Cambridge, Mass.-based Dyno’s distinctive approach to capsid engineering emerged from the lab of co-founder George Church at the Wyss Institute in Harvard Medical School, where Kelsic worked as a postdoc. Kelsic, Church and colleagues set out the basis for the company’s Capsidmap platform in a paper published late last year in Science. They derived a comprehensive set of rules governing capsid fitness by first undertaking large-scale saturation mutagenesis of the AAV2 cap gene and then performing high-throughput phenotypic analysis of the resulting variants. It used the resulting data to build machine learning models to predict the performance of altered capsids. The process is iterative, leading to an increasingly comprehensive understanding of the capsid ‘fitness’ landscape.

Alan Crane, executive chairman and co-founder, Dyno

“We’ve seen a lot of people attempting to apply AI in some way to life science and health care,” said Crane, who is also entrepreneur partner at Polaris Partners, one of Dyno’s founding investors. “This is, by far, the best application I’ve seen.”

AAV vectors are by now firmly established as the vector of choice for many gene therapy applications, because of their safety, their ability to transfect quiescent and dividing cells and their relatively low immunogenicity. The technology has been validated by the regulatory approvals of an AAV-2-based gene therapy, Luxturna (voretigene neparvovec-rzyl), in certain forms of retinal dystrophy, and of Zolgensma. However, their myriad shortcomings include their limited payload size, suboptimal transduction efficiencies and limited tissue targeting capabilities. “There’s certainly huge room for improvement,” Kelsic said.

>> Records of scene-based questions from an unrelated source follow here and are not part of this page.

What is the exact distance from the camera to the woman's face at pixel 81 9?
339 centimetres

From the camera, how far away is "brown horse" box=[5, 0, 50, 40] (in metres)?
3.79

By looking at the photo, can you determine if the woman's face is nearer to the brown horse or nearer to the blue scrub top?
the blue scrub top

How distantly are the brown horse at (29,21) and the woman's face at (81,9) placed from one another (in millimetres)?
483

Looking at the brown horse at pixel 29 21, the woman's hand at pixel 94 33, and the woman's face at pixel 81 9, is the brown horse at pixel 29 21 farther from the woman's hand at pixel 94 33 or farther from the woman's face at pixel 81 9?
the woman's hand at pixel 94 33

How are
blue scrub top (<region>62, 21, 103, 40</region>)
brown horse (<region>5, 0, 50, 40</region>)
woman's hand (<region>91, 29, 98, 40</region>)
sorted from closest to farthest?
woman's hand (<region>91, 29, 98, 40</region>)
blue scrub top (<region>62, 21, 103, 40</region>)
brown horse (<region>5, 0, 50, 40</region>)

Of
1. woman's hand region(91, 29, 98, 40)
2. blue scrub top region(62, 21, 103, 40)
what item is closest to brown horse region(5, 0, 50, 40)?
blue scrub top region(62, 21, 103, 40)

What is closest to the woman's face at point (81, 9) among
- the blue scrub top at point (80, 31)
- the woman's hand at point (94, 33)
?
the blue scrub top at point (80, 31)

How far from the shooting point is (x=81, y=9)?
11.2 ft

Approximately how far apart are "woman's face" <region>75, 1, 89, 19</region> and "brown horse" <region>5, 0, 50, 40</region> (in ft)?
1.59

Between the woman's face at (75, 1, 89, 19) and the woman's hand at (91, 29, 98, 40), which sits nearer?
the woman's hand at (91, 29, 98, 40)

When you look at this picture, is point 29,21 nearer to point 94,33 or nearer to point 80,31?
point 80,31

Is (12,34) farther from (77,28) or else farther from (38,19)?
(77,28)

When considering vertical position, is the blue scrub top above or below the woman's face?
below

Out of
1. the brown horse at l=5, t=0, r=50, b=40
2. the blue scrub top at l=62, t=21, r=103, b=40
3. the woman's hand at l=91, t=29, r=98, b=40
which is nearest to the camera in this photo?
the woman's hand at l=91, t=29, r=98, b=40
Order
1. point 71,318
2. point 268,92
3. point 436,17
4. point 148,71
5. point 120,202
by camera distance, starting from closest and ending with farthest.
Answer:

The current limitations stem from the narrow range of AAV capsids in use at present, which Kelsic likened to astronomers focusing on “a tiny corner” of the universe, when there are so many other areas to explore. Dyno’s platform has the “potential to expand the frontier of gene therapy,” he said. It uses large-scale DNA synthesis to generate synthetic capsid libraries that contain far more viable capsids than those generated by random mutagenesis. Each capsid carried a unique DNA barcode, which allows it to evaluate simultaneously the performance of multiple capsids in pooled experiments. Key to its approach is its ability to capture detailed structural information underpinning a vector’s different performance parameters and being able to retain its ‘manufacturability’ while tuning other properties, such as tissue selectivity or immunogenicity. As yet, it is not disclosing what level of efficiency gains it can attain. But the ambition is to make a substantial impact on the gene therapy field – and on patients – by driving significant improvements in the clinical and economic performance of gene therapy and by widening the scope of possible indication areas. “George only pays attention when you get above a factor of 10,” Kelsic joked.

At this point in its development, the company is a pure platform play. “Our strategy right now, in the near term, is to focus on partnerships,” Crane said. It does not intend to develop internal programs, therefore. “It draws energy from the platform,” he said. It will enter a small number of further deals in addition to those with Basel, Switzerland-based Novartis and Cambridge, Mass.-based Sarepta. Dyno structures its deals to enable it to work with multiple partners in a given therapeutic area. “You can slice it in lots of ways,” Crane said.

Polaris and co-investor CRV have put in a total of $9 million of equity financing, which, together with its newly secured alliance income, is sufficient funding for the company for now. “We have no plans to raise more equity dollars because we don’t need to,” Crane said.